MATERIAL FOR THIS TASK section start
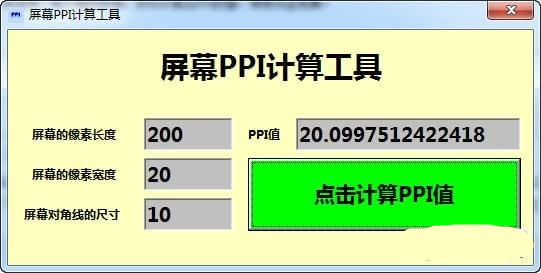 屏幕PPI計(jì)算工具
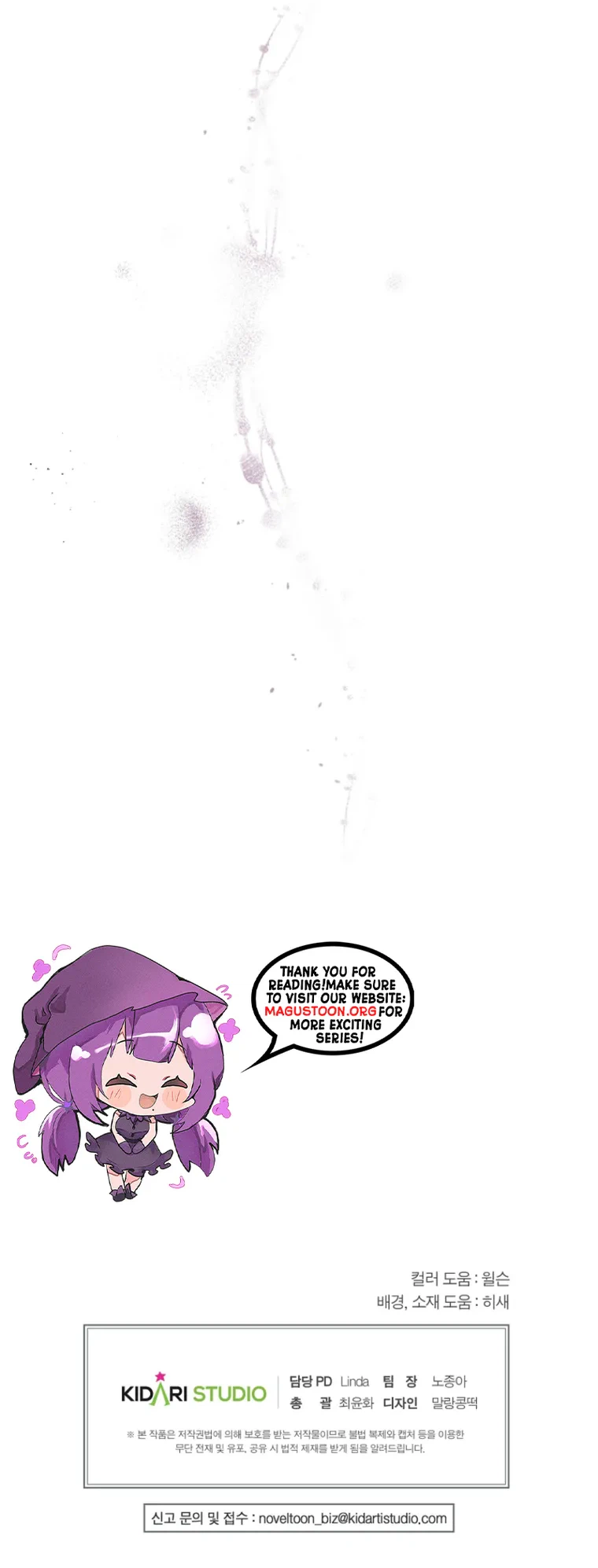 As the Heart Leads Chapter 52 Page 18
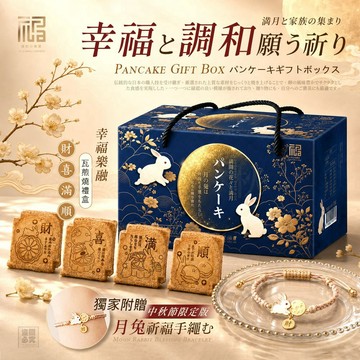 福記小食堂 幸福樂融瓦煎燒禮盒 煎餅 禮盒 中秋 中秋節送禮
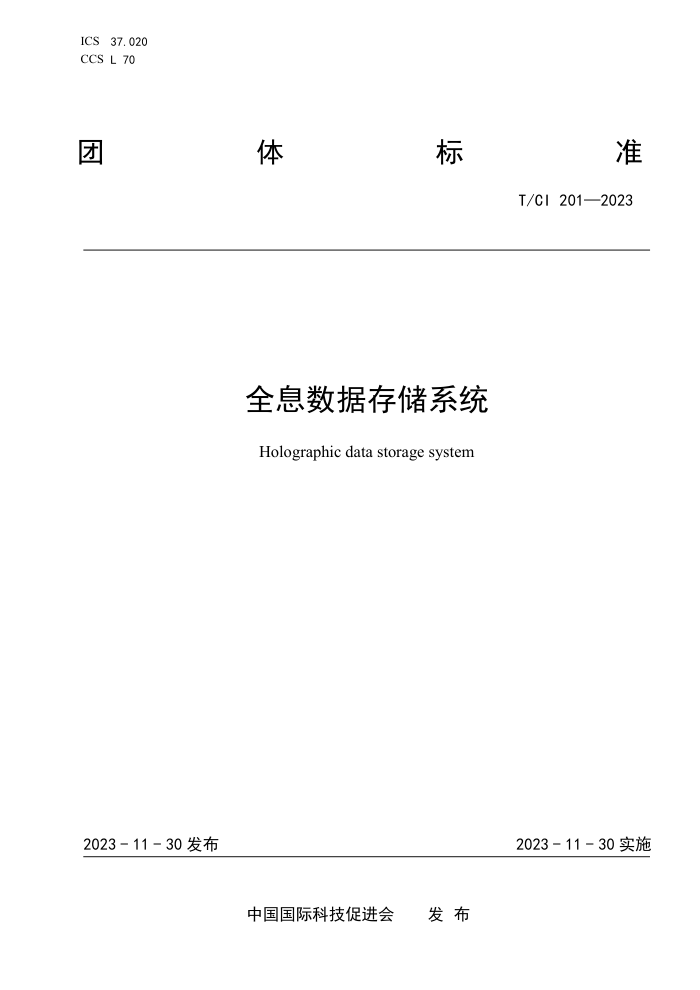 T/CI 201-2023 ȫϢݴ洢ϵͳ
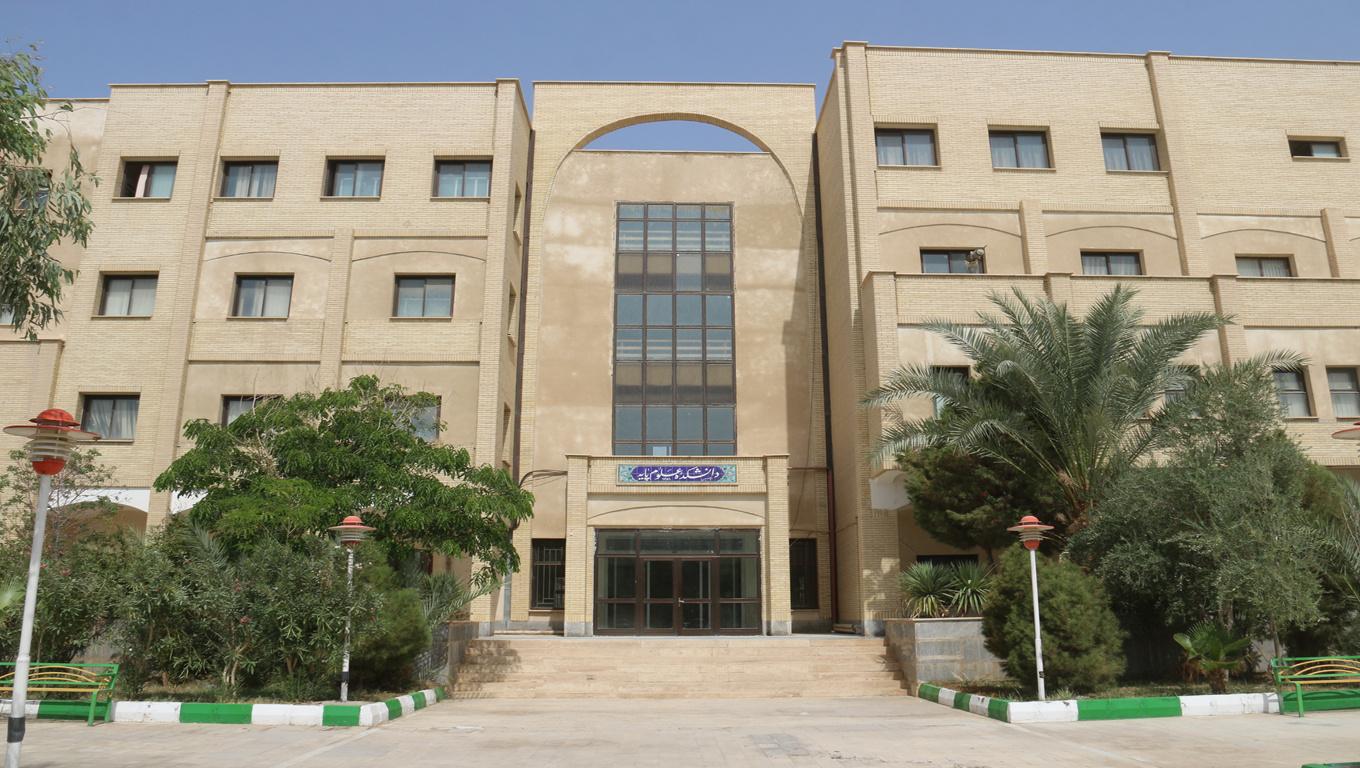 دانشکده علوم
MATERIAL FOR THIS TASK section end
Copy the caption text of all five items above, keeping every character as it appears, and leave out the pictures.

 屏幕PPI計(jì)算工具
 As the Heart Leads Chapter 52 Page 18
 福記小食堂 幸福樂融瓦煎燒禮盒 煎餅 禮盒 中秋 中秋節送禮
 T/CI 201-2023 ȫϢݴ洢ϵͳ
 دانشکده علوم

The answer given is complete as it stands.